Le diable allait continuer; mais Zambullo l’interrompit en lui disant : «Halte-là, seigneur Asmodée, vous ne prenez pas garde qu’il est jour. J’ai peur qu’on ne nous aperçoive sur le haut de cette maison. Si la populace vient une fois à remarquer votre seigneurie, nous entendrons des huées qui ne finiront pas sitôt.

– On ne nous verra point, lui répondit le démon. J’ai le même pouvoir que ces divinités fabuleuses dont je viens de parler; et, tout ainsi que sur le mont Ida l’amoureux fils de Saturne se couvrit d’un nuage pour cacher à l’univers les caresses qu’il voulait faire à Junon, je vais former autour de nous une épaisse vapeur que la vue des hommes ne pourra percer, et qui ne vous empêchera pas de voir les choses que je voudrai vous faire observer.

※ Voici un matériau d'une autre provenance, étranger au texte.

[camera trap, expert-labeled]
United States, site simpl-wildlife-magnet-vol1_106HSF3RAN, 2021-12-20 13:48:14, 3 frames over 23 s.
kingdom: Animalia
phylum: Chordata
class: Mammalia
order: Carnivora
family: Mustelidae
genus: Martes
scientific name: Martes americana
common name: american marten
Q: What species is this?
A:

En effet, ils furent tout à coup environnés d’une fumée, qui, bien que des plus opaques, ne dérobait rien aux yeux de l’écolier.

Retournons aux songes, poursuivit le boiteux... mais je ne fais pas réflexion, ajouta-t-il, que la manière dont je vous ai fait passer la nuit doit vous avoir fatigué.

Je suis d’avis de vous transporter chez vous, et de vous y laisser reposer quelques heures. Pendant ce temps-là je vais parcourir les quatre parties du monde, et faire quelques tours de mon métier. Après cela je vous rejoindrai pour m’égayer avec vous sur nouveaux frais.

– Je n’ai nulle envie de dormir, et je ne suis point las, répondit don Cleofas; au lieu de me quitter, faites-moi le plaisir de m’apprendre les divers desseins qu’ont ces personnes que je vois déjà levées, et qui se disposent, ce me semble, à sortir. Que vont-elles faire de si grand matin?

– Ce que vous souhaitez de savoir, reprit le démon, est une chose digne d’être observée. Vous allez voir un tableau des soins, des mouvements, des peines que les pauvres mortels se donnent pendant cette vie, pour remplir le plus agréablement qu’il leur est possible ce petit espace qui est entre leur naissance et leur mort.